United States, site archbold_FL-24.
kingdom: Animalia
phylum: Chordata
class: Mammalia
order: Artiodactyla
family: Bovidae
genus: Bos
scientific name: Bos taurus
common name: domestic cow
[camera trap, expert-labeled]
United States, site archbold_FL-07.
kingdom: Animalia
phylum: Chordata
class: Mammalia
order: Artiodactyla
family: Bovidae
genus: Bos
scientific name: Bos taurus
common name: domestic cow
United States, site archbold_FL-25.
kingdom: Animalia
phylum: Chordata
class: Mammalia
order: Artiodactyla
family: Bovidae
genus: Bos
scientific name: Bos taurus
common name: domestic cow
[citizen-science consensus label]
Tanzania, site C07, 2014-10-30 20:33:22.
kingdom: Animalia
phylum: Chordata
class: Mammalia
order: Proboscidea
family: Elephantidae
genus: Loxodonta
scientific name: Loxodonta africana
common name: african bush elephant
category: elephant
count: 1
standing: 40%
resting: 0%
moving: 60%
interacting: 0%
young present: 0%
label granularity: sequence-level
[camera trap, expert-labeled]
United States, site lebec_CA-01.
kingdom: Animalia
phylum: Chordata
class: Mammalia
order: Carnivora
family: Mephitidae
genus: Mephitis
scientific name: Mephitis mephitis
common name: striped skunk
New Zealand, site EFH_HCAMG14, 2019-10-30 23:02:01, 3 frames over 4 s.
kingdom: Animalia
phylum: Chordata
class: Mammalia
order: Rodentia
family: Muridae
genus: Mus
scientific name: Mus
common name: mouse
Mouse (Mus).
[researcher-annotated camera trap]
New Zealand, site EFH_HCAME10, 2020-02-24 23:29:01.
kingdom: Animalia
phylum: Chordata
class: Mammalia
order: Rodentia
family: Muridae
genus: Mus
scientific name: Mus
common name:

§ Your instructions:
Set down the listing again, exactly.

§ Task response:
United States, site archbold_FL-24.
kingdom: Animalia
phylum: Chordata
class: Mammalia
order: Artiodactyla
family: Bovidae
genus: Bos
scientific name: Bos taurus
common name: domestic cow
[camera trap, expert-labeled]
United States, site archbold_FL-07.
kingdom: Animalia
phylum: Chordata
class: Mammalia
order: Artiodactyla
family: Bovidae
genus: Bos
scientific name: Bos taurus
common name: domestic cow
United States, site archbold_FL-25.
kingdom: Animalia
phylum: Chordata
class: Mammalia
order: Artiodactyla
family: Bovidae
genus: Bos
scientific name: Bos taurus
common name: domestic cow
[citizen-science consensus label]
Tanzania, site C07, 2014-10-30 20:33:22.
kingdom: Animalia
phylum: Chordata
class: Mammalia
order: Proboscidea
family: Elephantidae
genus: Loxodonta
scientific name: Loxodonta africana
common name: african bush elephant
category: elephant
count: 1
standing: 40%
resting: 0%
moving: 60%
interacting: 0%
young present: 0%
label granularity: sequence-level
[camera trap, expert-labeled]
United States, site lebec_CA-01.
kingdom: Animalia
phylum: Chordata
class: Mammalia
order: Carnivora
family: Mephitidae
genus: Mephitis
scientific name: Mephitis mephitis
common name: striped skunk
New Zealand, site EFH_HCAMG14, 2019-10-30 23:02:01, 3 frames over 4 s.
kingdom: Animalia
phylum: Chordata
class: Mammalia
order: Rodentia
family: Muridae
genus: Mus
scientific name: Mus
common name: mouse
Mouse (Mus).
[researcher-annotated camera trap]
New Zealand, site EFH_HCAME10, 2020-02-24 23:29:01.
kingdom: Animalia
phylum: Chordata
class: Mammalia
order: Rodentia
family: Muridae
genus: Mus
scientific name: Mus
common name:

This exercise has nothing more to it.